Preclinical Development of a T Cell Receptor-engineered Regulatory T Cell Therapy for Progressive MS
Jefte Drijvers1, Devan Moodley1, Amina Abbadi1, Eugene Antipov1, Juliana Barrios1, Jeremy Burns1, Katie Callow1, Bethan Chilton1, Yuan Feng1, Michelle Fleury1, Stefan Herrera1, CJ Ives1, Matthias John1, Enoch Kisubika1, Joshua Lengieza1, Geetha Mylvaganam1, Conor O'Malley1, Elissa Murphy1, Timothy Nelson1, Joanna Pizzo1, Lawrence Schweitzer1, Alec Silverman1, Christina Strange1, Grace Voorhees1, Sarah Voytek1, Yizhou Wang1, Stephanie Woodall1, Fang Xia1, Yanbo Zhang1, Richard Zhou1, Jiang Zhu1, Niranjana Nagarajan1, Stephen Sofen1, Andrea van Elsas2, Richard Ransohoff2, Ellen Cahir-McFarland1
1Abata Therapeutics, 2Third Rock Ventures
Objective:
To develop a regulatory T cell (Treg)-based therapy for the treatment of progressive multiple sclerosis (MS).
Background:
Disease-modifying therapies have revolutionized care for relapsing-remitting MS, largely by preventing the influx of peripheral immune cells into the central nervous system (CNS). However, progressive MS is driven by chronic CNS-compartmentalized processes for which no effective therapies exist. Meningeal aggregates play an essential role in this pathology by supporting chronic-active lesions in the CNS parenchyma. Tregs, given their intrinsic ability to suppress immune-mediated inflammation through diverse mechanisms and their phenotypic stability are well-suited to address this aspect of MS pathophysiology. We hypothesize that CNS-targeted Tregs will disrupt meningeal aggregates.
Design/Methods:
A TCR-engineered Treg product was designed to target the CNS antigen myelin basic protein (MBP) in the context of HLA-DRB1*15:01. Candidate T cell receptors (TCRs) were screened through a pipeline of assays for their MBP-reactivity and ability to induce suppressive activity in human Tregs. The best-performing TCR was introduced into Tregs isolated from healthy donor and MS patient leukopaks. The suppressive activity, phenotypic stability, and manufacturability of TCR-engineered Tregs from healthy donor and MS patient materials were characterized.
Results:
The selected MBP-specific TCR induced activation, suppressive activity towards conventional T cells, and suppressive cytokine expression in primary Tregs upon exposure to MBP peptide and antigen-presenting cells.
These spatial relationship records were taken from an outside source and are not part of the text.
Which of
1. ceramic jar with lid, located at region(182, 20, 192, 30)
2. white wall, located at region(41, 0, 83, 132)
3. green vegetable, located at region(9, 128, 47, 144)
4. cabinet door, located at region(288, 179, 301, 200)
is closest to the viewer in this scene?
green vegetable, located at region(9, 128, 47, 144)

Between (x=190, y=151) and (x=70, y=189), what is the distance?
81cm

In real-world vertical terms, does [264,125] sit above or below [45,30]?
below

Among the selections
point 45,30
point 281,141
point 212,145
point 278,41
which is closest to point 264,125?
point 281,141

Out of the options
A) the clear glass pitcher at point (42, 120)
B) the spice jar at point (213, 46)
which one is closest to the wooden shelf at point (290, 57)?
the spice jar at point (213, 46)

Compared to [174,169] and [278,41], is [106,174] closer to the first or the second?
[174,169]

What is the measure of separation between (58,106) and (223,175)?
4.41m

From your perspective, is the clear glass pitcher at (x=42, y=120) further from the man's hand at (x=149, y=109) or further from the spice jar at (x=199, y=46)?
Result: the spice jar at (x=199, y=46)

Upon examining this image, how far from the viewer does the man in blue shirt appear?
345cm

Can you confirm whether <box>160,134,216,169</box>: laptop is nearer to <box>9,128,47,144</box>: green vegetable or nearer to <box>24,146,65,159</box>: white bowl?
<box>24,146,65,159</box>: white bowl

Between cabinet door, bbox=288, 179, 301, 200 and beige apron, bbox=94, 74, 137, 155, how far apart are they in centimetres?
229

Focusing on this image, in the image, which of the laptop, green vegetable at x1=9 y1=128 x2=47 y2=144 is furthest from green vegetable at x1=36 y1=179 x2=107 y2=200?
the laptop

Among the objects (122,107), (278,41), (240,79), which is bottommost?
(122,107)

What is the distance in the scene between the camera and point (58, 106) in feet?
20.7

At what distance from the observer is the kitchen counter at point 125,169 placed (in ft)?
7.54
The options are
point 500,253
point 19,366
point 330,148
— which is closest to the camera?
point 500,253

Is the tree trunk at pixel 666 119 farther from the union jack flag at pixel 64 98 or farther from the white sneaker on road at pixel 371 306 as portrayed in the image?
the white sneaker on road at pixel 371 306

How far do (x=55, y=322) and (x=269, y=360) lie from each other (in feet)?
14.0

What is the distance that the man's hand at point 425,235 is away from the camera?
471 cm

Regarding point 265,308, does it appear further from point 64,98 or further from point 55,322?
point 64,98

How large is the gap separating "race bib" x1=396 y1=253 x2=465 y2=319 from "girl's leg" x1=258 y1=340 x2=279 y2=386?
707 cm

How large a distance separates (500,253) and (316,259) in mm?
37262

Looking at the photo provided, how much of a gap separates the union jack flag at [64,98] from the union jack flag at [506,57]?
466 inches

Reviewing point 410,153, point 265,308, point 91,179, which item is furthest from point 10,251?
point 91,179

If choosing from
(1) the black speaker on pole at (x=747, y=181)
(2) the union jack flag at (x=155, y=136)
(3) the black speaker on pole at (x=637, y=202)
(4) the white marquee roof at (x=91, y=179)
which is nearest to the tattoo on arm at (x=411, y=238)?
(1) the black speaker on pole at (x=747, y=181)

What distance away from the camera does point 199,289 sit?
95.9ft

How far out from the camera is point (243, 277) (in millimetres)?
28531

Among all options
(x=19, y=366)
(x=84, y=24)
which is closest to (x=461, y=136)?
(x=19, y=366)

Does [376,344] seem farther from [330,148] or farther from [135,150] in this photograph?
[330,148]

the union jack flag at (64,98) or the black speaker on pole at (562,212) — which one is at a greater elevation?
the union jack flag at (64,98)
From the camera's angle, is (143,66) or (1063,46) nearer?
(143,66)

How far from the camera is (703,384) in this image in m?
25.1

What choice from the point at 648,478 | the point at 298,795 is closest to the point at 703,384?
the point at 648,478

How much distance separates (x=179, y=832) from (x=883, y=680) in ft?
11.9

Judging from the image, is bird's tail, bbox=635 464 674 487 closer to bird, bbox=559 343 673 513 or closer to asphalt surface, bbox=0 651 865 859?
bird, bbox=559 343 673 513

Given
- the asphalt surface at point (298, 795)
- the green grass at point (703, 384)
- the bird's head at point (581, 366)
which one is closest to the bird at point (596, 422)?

A highly pure Treg product could be manufactured from both healthy donor and MS patient leukopaks as measured by flow cytometry and Treg-specific demethylated region (TSDR) demethylation assays. The functional stability of the Treg cell product was verified throughout the manufacturing process as well as upon activation and exposure to inflammatory cytokines.
Conclusions:
TCR-engineered Tregs display suppressive activity upon exposure to MBP peptide and can be manufactured at high purity for both healthy donors and MS patients. This Treg product is phenotypically stable under inflammatory conditions.